Ruas, pessoas e crenças
A tarde de sol causticante do veranico de janeiro não refreava o entusiasmo das pessoas, mulheres e crianças, salvo algum idoso de poucas condições físicas, porque era meio de semana e os homens estavam na lida. Idosas e meninas-moças recortavam bandeirolas coloridas em papel de seda. As mulheres mais jovens, num mutirão animado e tagarelante varriam com grandes vassouras improvisadas com alecrim do campo, a via de pouco movimento, levantando uma nuvem de poeira que umas tantas outras tentavam evitar. Estas borrifavam, espadanando com a mão a água que traziam do ribeirão em latas de querosene. Rapazolas abriam buracos à beira da rua descalça, onde fincariam as hastes dos bambus ramalhudos dos grandes arcos sob os quais passaria a procissão do santo padroeiro.

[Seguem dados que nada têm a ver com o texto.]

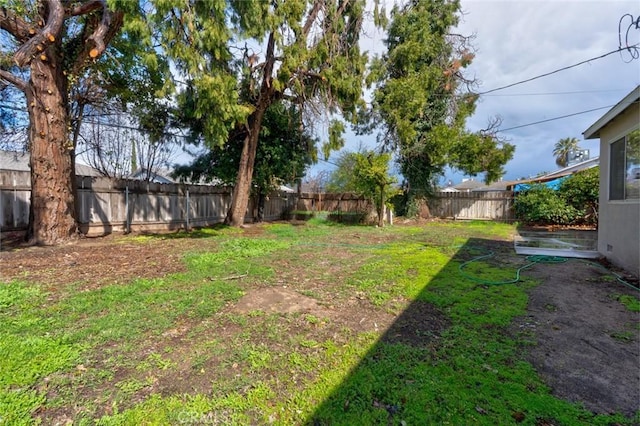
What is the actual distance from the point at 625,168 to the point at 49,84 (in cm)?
1072

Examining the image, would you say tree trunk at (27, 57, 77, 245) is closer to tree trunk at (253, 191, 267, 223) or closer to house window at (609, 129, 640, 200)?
tree trunk at (253, 191, 267, 223)

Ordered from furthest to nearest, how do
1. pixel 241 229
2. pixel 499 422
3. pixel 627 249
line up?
pixel 241 229, pixel 627 249, pixel 499 422

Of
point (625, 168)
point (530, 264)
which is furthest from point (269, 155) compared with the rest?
point (625, 168)

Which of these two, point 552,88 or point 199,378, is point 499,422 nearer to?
point 199,378

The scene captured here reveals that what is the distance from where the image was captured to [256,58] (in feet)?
29.0

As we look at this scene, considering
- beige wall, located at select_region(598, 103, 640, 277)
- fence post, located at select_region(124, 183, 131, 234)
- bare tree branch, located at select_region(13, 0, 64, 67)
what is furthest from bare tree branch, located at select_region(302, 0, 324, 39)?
beige wall, located at select_region(598, 103, 640, 277)

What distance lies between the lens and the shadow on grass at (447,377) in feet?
5.60

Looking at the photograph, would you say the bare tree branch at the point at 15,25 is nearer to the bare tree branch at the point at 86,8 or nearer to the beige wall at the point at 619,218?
the bare tree branch at the point at 86,8

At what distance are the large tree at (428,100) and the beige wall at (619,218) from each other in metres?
7.16

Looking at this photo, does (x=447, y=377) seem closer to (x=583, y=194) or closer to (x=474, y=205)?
(x=583, y=194)

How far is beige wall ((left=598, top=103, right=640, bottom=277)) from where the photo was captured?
4648 mm

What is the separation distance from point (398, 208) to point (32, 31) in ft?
44.6

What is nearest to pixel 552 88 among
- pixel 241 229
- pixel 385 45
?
pixel 385 45

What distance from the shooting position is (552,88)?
13.5 metres
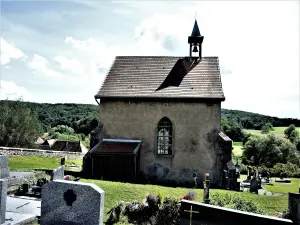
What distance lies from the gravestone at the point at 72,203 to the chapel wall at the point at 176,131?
13.2m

Durante os nove dias que antecediam o 20 de janeiro, eram assim todos os anos, cada dia uma rua, por onde o santo passaria em sua visitação às famílias da pequena cidade, passava por aquele processo de arrumação. A Rua da Vargem ficava especialmente bonita, toda varrida e enfeitada de ramagens e flores. As mulheres punham toalhas coloridas nas janelas de madeira, pares de pires com velas que se acendiam na passagem do cortejo. Na Rua do Meio era diferente porque ela já tinha calçamento de paralelepípedos e era margeada por passeios cimentados, o que impossibilitava o erguimento dos arcos de bambus, também as pessoas eram mais ocupadas e muitas janelas já não eram de madeira. Outro fator desfavorável era o tráfego de veículos, inclusive de ônibus, que a “rodoviária” era de frente o Bar do Cristóvão. Mesmo assim o santo não passava por ali sem uma justa homenagem. Justa e merecida. Era o santo de devoção daquela gente. O soldado cristão de Narvonne, França, martirizado no final do século III, era o protetor contra o que mais nos aterrorizava então: a peste, a fome e as guerras.

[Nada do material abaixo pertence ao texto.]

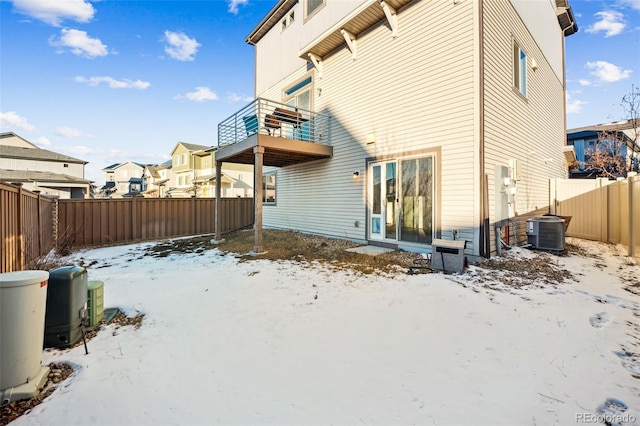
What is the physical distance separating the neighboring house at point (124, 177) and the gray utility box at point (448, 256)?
51351mm

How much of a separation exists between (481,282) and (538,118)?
733cm

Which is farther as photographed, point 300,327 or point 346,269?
point 346,269

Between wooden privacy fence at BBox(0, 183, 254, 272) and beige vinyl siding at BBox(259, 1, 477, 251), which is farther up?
beige vinyl siding at BBox(259, 1, 477, 251)

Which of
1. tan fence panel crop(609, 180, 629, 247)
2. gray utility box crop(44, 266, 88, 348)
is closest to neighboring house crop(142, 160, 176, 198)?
gray utility box crop(44, 266, 88, 348)

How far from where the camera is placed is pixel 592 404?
198 centimetres

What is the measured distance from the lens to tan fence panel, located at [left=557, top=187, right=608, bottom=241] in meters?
8.69

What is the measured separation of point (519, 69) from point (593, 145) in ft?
70.6

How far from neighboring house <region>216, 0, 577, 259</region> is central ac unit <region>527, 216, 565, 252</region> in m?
0.57

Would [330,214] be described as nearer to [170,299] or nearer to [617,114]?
[170,299]

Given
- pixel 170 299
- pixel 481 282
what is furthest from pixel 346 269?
pixel 170 299

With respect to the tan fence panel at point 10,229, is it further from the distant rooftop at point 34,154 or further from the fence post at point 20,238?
the distant rooftop at point 34,154

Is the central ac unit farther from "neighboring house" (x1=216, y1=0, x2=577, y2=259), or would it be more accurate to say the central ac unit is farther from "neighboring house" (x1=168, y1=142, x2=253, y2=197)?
"neighboring house" (x1=168, y1=142, x2=253, y2=197)

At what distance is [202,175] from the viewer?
30250 mm

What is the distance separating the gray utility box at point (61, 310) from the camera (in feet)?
9.09
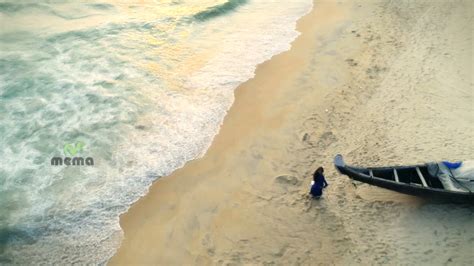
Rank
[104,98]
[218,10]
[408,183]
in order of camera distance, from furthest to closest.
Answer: [218,10] → [104,98] → [408,183]

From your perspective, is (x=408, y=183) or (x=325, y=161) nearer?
(x=408, y=183)

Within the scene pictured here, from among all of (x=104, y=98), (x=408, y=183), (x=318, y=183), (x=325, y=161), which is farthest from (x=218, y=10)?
(x=408, y=183)

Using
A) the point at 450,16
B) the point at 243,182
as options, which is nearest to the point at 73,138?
the point at 243,182

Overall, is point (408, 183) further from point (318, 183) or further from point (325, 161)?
point (325, 161)

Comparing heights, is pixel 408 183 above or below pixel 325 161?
above

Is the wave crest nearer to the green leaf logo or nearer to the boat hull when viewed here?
the green leaf logo

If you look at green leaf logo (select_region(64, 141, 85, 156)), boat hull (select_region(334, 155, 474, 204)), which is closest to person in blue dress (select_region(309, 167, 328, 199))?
boat hull (select_region(334, 155, 474, 204))

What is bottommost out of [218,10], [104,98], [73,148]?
[73,148]
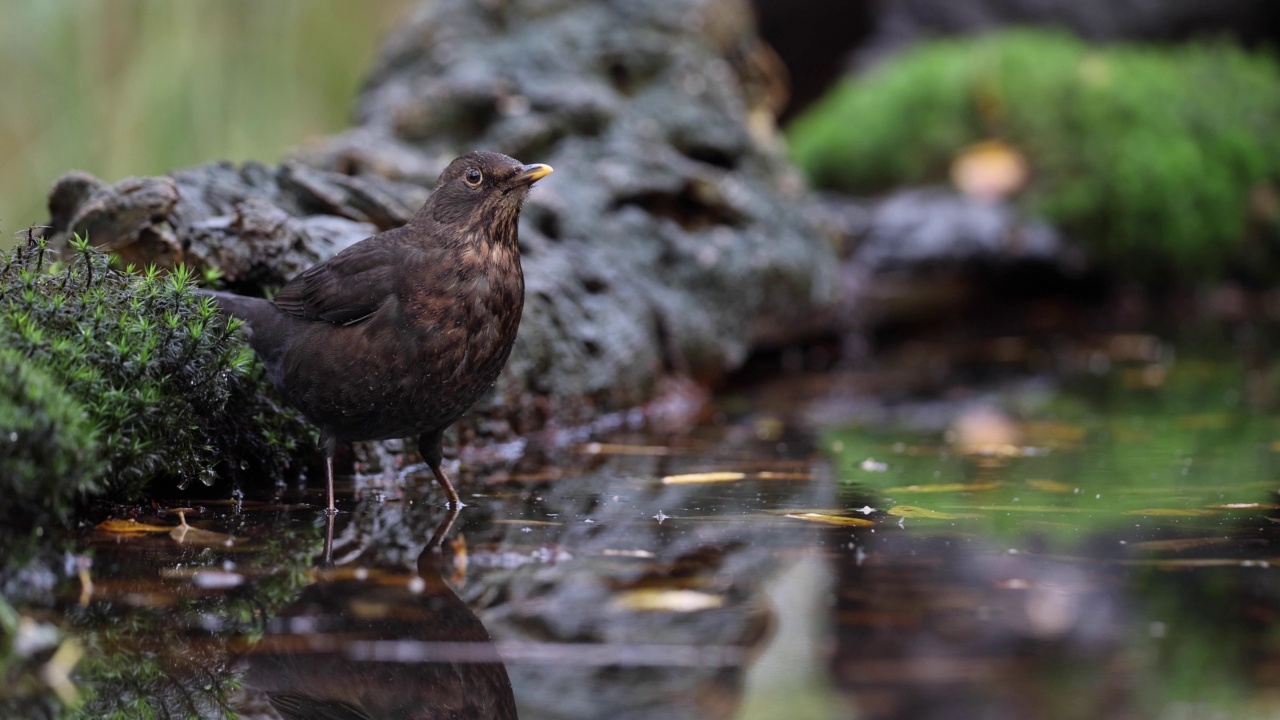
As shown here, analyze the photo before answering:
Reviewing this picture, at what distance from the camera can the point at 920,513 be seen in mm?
3477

Por esse tempo uma figura conhecida, certamente ainda lembrada por alguns, apresentava às famílias outro ícone de sua particular devoção, percorria as ruas conduzindo a imagem de Nossa Senhora da Vitória, rezando o terço e entoando cânticos marianos, no que era seguida por um grupo de piedosas senhoras. Chamava-se Maria Aleluia Rocha, a Dona Neguinha, e estava já na casa dos sessenta. Era solteira tal qual a irmã Inês, que morava com ela numa casinha situada no terreno onde hoje está o prédio do Banco do Brasil. A casa tinha um grande quintal com muitas árvores frutíferas para desespero das duas senhoras e alegria da molecada.

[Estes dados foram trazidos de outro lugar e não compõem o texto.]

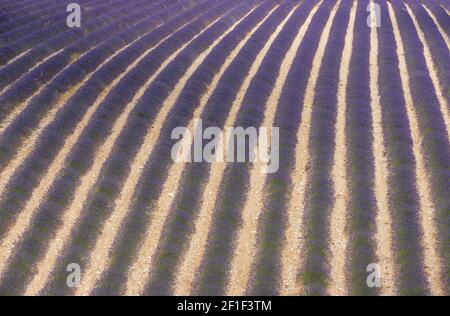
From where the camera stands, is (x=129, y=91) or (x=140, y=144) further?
(x=129, y=91)

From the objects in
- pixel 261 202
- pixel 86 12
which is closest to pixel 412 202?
pixel 261 202

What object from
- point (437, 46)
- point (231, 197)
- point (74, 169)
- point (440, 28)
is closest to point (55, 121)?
point (74, 169)

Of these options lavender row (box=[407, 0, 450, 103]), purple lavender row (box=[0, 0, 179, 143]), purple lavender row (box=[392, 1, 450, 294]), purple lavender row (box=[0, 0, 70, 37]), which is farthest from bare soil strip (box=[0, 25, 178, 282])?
lavender row (box=[407, 0, 450, 103])

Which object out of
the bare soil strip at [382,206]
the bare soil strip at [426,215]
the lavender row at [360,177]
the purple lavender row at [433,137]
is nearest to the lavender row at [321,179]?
the lavender row at [360,177]

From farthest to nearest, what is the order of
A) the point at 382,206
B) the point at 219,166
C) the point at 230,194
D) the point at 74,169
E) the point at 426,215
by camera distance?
the point at 219,166 < the point at 74,169 < the point at 230,194 < the point at 382,206 < the point at 426,215

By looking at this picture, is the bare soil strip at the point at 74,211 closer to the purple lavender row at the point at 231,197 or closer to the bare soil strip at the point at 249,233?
the purple lavender row at the point at 231,197

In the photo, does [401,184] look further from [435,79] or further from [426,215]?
[435,79]

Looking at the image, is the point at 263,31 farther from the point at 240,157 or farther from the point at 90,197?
the point at 90,197
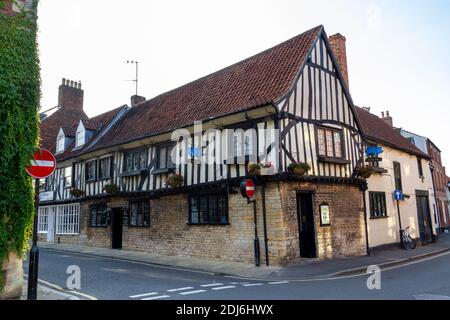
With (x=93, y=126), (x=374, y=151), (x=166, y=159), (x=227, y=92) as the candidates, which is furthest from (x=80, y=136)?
(x=374, y=151)

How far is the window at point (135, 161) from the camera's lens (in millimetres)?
17141

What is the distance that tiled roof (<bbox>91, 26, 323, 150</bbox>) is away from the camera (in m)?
13.3

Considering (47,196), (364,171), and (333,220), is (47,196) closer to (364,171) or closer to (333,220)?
(333,220)

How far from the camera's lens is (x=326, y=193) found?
44.5 ft

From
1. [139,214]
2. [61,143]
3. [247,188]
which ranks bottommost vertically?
[139,214]

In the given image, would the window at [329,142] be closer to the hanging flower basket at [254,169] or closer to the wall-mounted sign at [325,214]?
the wall-mounted sign at [325,214]

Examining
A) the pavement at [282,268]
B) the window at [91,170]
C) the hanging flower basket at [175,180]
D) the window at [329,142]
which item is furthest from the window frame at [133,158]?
the window at [329,142]

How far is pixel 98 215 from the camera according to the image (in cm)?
2009

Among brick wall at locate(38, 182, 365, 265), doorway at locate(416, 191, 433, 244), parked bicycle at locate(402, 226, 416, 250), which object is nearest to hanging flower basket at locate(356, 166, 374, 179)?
brick wall at locate(38, 182, 365, 265)

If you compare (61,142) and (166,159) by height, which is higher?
(61,142)

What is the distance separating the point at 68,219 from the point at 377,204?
18.0m
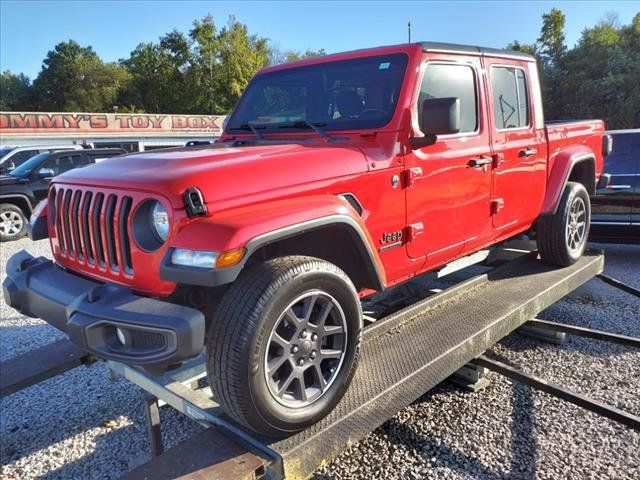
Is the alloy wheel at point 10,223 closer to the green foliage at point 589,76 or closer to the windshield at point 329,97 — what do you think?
the windshield at point 329,97

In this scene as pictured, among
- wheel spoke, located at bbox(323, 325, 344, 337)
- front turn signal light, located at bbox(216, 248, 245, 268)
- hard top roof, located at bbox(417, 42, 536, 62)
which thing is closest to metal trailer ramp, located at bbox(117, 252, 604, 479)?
wheel spoke, located at bbox(323, 325, 344, 337)

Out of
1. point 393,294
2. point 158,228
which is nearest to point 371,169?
point 158,228

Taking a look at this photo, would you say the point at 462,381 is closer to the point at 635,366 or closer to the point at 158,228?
the point at 635,366

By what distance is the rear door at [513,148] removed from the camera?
3.74 m

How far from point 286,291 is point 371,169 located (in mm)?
964

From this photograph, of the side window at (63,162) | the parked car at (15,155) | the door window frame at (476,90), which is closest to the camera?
the door window frame at (476,90)

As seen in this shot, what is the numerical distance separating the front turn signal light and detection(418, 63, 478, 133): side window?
1.69m

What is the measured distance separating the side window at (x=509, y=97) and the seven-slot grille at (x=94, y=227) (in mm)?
2737

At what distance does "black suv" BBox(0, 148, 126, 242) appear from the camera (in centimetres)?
986

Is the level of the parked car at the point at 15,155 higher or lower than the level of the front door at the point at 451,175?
higher

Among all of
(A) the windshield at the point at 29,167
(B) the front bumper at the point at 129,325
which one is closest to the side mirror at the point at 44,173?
(A) the windshield at the point at 29,167

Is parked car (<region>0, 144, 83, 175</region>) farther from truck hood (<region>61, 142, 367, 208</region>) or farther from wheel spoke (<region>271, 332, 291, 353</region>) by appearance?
wheel spoke (<region>271, 332, 291, 353</region>)

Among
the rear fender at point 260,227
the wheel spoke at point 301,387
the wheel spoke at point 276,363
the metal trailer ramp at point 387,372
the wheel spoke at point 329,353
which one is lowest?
the metal trailer ramp at point 387,372

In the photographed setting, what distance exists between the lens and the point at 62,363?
3.04m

Maria Aleluia era filha do popular Chico Rocha. Quando menino ouvia meu avô falar com solene respeito desse homem singular. Segundo o velho, era um sujeito de muita cultura, frequentemente requerido em discussões, cuja opinião era quase sempre acatada. Contava de feitas em que seu parecer dirimia questões sérias de abstrusos impasses. Vim conhecê-lo mais profundamente quando tive acesso ao acervo de documentos antigos de uma instituição de que participo há mais de trinta anos, na qual exerceu diversos cargos de 1912, quando sua filha, a menina Neguinha tinha apenas seis anos de idade, até a década de 1946. Francisco Rodrigues Rocha é exemplo de homem que contribuiu para o crescimento de uma cidade que o esqueceu.